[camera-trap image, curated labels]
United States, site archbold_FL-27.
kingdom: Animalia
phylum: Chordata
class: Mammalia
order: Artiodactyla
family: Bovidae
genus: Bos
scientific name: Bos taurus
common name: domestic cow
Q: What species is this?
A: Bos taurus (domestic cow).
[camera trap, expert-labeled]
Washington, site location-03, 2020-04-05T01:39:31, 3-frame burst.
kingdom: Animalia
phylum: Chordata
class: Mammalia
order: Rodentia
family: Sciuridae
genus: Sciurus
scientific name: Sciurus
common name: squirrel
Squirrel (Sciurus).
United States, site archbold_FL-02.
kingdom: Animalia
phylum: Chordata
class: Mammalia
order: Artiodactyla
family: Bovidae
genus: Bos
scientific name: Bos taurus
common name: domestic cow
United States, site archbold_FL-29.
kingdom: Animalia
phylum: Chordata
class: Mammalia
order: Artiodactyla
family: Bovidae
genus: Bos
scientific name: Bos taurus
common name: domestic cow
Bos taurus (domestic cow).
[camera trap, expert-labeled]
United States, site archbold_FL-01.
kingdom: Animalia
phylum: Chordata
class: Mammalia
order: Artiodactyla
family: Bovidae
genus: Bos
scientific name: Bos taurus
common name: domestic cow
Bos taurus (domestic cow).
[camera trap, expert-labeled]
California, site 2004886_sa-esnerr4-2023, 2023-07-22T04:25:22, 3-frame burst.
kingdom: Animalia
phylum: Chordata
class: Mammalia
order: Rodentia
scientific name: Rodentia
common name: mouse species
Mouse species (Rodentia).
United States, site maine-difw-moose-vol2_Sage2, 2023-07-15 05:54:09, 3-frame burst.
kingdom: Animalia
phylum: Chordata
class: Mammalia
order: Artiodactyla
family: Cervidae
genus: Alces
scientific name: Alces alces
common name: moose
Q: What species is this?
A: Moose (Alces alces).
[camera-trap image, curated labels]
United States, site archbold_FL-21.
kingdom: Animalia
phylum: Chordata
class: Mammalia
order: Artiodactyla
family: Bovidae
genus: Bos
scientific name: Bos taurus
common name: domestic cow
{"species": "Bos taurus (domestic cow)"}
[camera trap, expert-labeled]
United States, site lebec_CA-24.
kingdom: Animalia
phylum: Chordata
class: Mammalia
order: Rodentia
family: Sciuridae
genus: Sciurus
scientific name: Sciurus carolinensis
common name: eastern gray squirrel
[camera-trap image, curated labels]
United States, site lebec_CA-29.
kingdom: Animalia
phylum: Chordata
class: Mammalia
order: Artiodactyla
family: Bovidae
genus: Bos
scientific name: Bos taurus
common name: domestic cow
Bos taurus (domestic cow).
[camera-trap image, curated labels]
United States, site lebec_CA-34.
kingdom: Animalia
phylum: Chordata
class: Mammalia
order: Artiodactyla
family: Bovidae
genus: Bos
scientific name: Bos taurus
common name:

++++++++++

## EXERCISE GOAL
Copy out the material above in full.

## SOLUTION BELOW
[camera-trap image, curated labels]
United States, site archbold_FL-27.
kingdom: Animalia
phylum: Chordata
class: Mammalia
order: Artiodactyla
family: Bovidae
genus: Bos
scientific name: Bos taurus
common name: domestic cow
Q: What species is this?
A: Bos taurus (domestic cow).
[camera trap, expert-labeled]
Washington, site location-03, 2020-04-05T01:39:31, 3-frame burst.
kingdom: Animalia
phylum: Chordata
class: Mammalia
order: Rodentia
family: Sciuridae
genus: Sciurus
scientific name: Sciurus
common name: squirrel
Squirrel (Sciurus).
United States, site archbold_FL-02.
kingdom: Animalia
phylum: Chordata
class: Mammalia
order: Artiodactyla
family: Bovidae
genus: Bos
scientific name: Bos taurus
common name: domestic cow
United States, site archbold_FL-29.
kingdom: Animalia
phylum: Chordata
class: Mammalia
order: Artiodactyla
family: Bovidae
genus: Bos
scientific name: Bos taurus
common name: domestic cow
Bos taurus (domestic cow).
[camera trap, expert-labeled]
United States, site archbold_FL-01.
kingdom: Animalia
phylum: Chordata
class: Mammalia
order: Artiodactyla
family: Bovidae
genus: Bos
scientific name: Bos taurus
common name: domestic cow
Bos taurus (domestic cow).
[camera trap, expert-labeled]
California, site 2004886_sa-esnerr4-2023, 2023-07-22T04:25:22, 3-frame burst.
kingdom: Animalia
phylum: Chordata
class: Mammalia
order: Rodentia
scientific name: Rodentia
common name: mouse species
Mouse species (Rodentia).
United States, site maine-difw-moose-vol2_Sage2, 2023-07-15 05:54:09, 3-frame burst.
kingdom: Animalia
phylum: Chordata
class: Mammalia
order: Artiodactyla
family: Cervidae
genus: Alces
scientific name: Alces alces
common name: moose
Q: What species is this?
A: Moose (Alces alces).
[camera-trap image, curated labels]
United States, site archbold_FL-21.
kingdom: Animalia
phylum: Chordata
class: Mammalia
order: Artiodactyla
family: Bovidae
genus: Bos
scientific name: Bos taurus
common name: domestic cow
{"species": "Bos taurus (domestic cow)"}
[camera trap, expert-labeled]
United States, site lebec_CA-24.
kingdom: Animalia
phylum: Chordata
class: Mammalia
order: Rodentia
family: Sciuridae
genus: Sciurus
scientific name: Sciurus carolinensis
common name: eastern gray squirrel
[camera-trap image, curated labels]
United States, site lebec_CA-29.
kingdom: Animalia
phylum: Chordata
class: Mammalia
order: Artiodactyla
family: Bovidae
genus: Bos
scientific name: Bos taurus
common name: domestic cow
Bos taurus (domestic cow).
[camera-trap image, curated labels]
United States, site lebec_CA-34.
kingdom: Animalia
phylum: Chordata
class: Mammalia
order: Artiodactyla
family: Bovidae
genus: Bos
scientific name: Bos taurus
common name:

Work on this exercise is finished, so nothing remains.